U.S. Coast Guard District 17 commander Rear Adm. Nathan Moore traveled to the Northwest Territories of Canada last week to meet with the district’s Canadian counterparts.
The two services signed the Beaufort Sea Annex to the national-level Canada- U.S. Joint Marine Pollution Contingency Plan, updating the decades-old plan for major pollution incidents in border waters.
“The primary reason is that our agreement with the Canadians says that these annexes should be reviewed and updated not more than 5 years. It’s been way more than five years,” said Mark Everett, D17’s joint response team co-chair. “There’s a little bit of change in the maritime traffic that we want to be thoughtful of and responsive to.”

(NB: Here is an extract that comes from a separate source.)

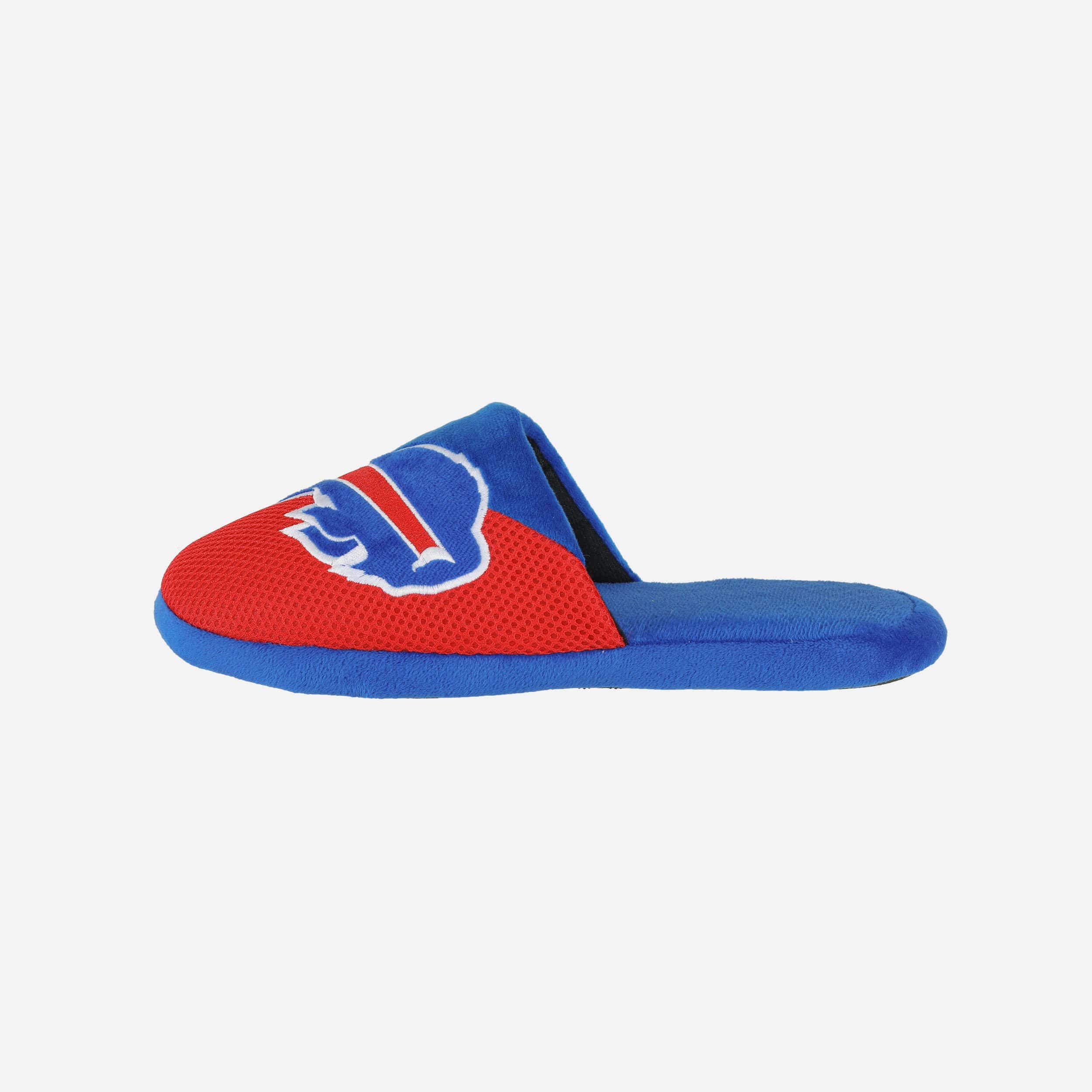 Buffalo Bills Team Logo Luxury Staycation Slippers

The plan has been in place since 1983 and covers five different regions. The Beaufort Annex, covering the Beaufort Sea, hasn’t been updated since 2007, Everett said, with other priorities taking up manpower and resources.
“It’s not a huge change in spill or pollution threat. It is a foundation for us to better understand what the threats and risk factors are,” Everett said. “It wasn’t really a revision, it was a complete rewrite. We basically threw the old one away and started from scratch. It was a significant project.”

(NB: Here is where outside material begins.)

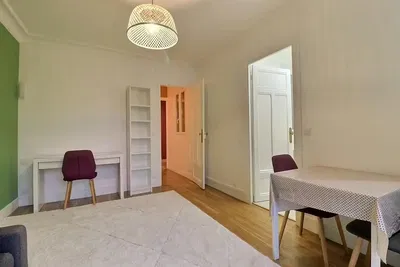 Wohnzimmer; holzboden, tageslicht, moderner stil, hohe decken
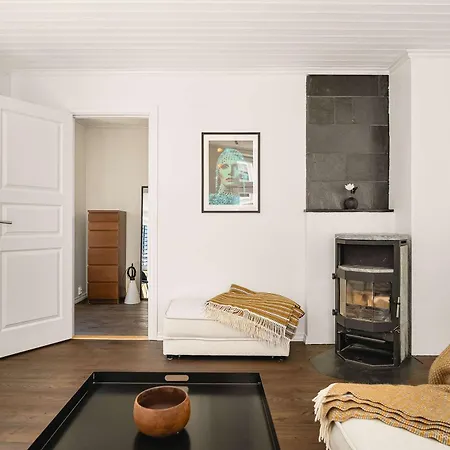 Apartment Renovated Gem With Balcony In Street *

The Canadian Coast Guard also split off the Arctic into its own administrative region within the service in 2018, according to the CCG’s site. The meeting was a good opportunity for D17 personnel to meet with their Canadian counterparts, Everett said. Assistant Commissioner Neil O’Rourke helps lead the CCG’s Arctic Region, according to a USCG news release, and met with D17 personnel during the event.

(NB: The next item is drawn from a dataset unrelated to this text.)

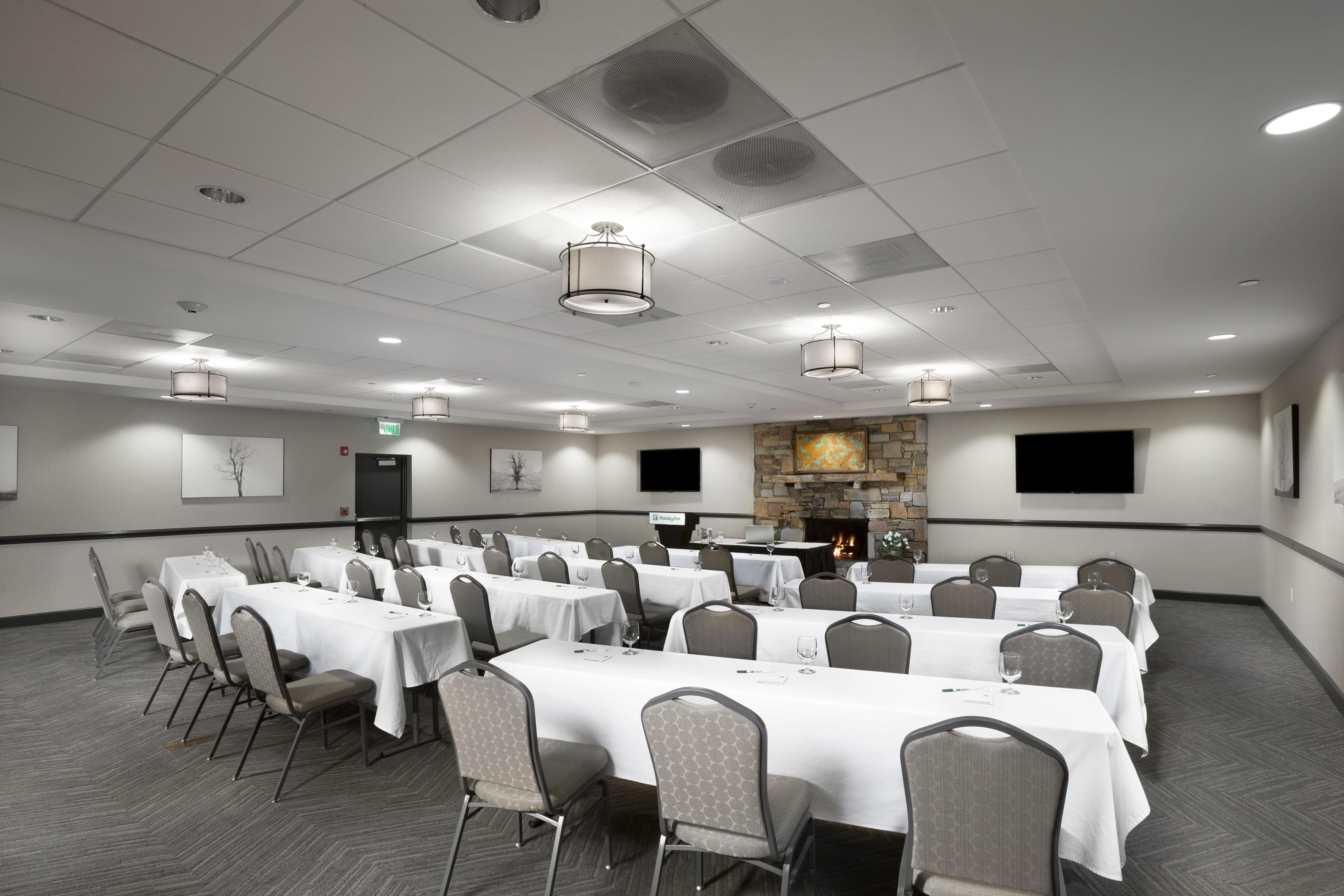 Holiday Inn Asheville East-Blue Ridge Pkwy By Ihg Exterior foto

“When you bring new players to the table as the CCG has done it’s important to reach out and make contact,” Everett said. “You don’t want to wait until a bad day to meet your partner.”
While there isn’t much of an increased threat of major spills in the Arctic, Everett said, the nature of the traffic is changing somewhat with increased cruise ship traffic and others attempting to traverse the Northwest Passage.
“One of the challenges here in Alaska is most of our assets are not in the far north,” Everett said. “There’s virtually nothing on the North Slope.”
Differences in the legal responsibilities for a spill in the two country’s legal codes differentiate the nature of a spill response, Everett said, with the CCG taking direct control over all spills north of 60 degrees of latitude, while in the U.S., the responsible party, or creator of the spill, shoulders the responsibility of cleaning it.
Other changes to the annex included making it easier to update contact information in the document, so that as names and numbers changed, it’d be a simpler process to keep them current, Everett said.
Members of both coast guards also carried out planning for mission profiles such as search and rescue, mass rescue, navigational safety, waterways management and marine environmental response, according to the news release.
“I think one of the great things about working with our Canadian partners is that there isn’t a cultural barrier there really,” Everett said. “Working with the Canadians, it seems very natural. The communication is excellent, the rapport is natural.”
Everett said he’s involved in setting up the next meeting to tighten the bonds between the two services in 2023.